Dataset excerpt
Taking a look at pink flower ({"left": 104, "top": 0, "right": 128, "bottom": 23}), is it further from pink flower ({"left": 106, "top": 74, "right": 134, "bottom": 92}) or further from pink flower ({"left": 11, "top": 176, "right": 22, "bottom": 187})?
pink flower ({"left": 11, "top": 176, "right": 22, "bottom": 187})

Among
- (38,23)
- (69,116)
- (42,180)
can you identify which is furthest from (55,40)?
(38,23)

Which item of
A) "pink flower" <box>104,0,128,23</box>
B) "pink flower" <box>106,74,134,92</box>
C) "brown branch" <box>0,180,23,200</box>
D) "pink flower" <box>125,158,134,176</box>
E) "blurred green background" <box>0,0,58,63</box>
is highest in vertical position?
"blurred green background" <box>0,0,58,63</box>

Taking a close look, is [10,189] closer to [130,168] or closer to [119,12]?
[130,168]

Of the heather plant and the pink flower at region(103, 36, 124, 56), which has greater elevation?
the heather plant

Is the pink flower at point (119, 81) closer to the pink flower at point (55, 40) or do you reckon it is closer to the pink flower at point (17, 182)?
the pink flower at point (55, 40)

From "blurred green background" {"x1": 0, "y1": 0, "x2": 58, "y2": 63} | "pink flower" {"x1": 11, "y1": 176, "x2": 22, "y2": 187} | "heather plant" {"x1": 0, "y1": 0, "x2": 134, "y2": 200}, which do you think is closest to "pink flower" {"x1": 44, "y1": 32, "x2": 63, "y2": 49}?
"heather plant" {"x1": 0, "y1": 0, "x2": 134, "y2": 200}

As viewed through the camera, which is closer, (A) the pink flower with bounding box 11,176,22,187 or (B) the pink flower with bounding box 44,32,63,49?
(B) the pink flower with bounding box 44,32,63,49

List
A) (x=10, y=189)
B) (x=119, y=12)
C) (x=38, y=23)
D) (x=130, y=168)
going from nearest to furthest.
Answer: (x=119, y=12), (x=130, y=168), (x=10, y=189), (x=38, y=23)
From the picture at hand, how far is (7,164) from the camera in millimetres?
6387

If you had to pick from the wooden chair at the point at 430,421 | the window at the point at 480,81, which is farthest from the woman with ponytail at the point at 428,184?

INSTRUCTIONS TO FOLLOW → In the records above, how many lines contain the string "bottom"? Case counts, and the reply is the number alone.

ANSWER TO THIS EXERCISE → 2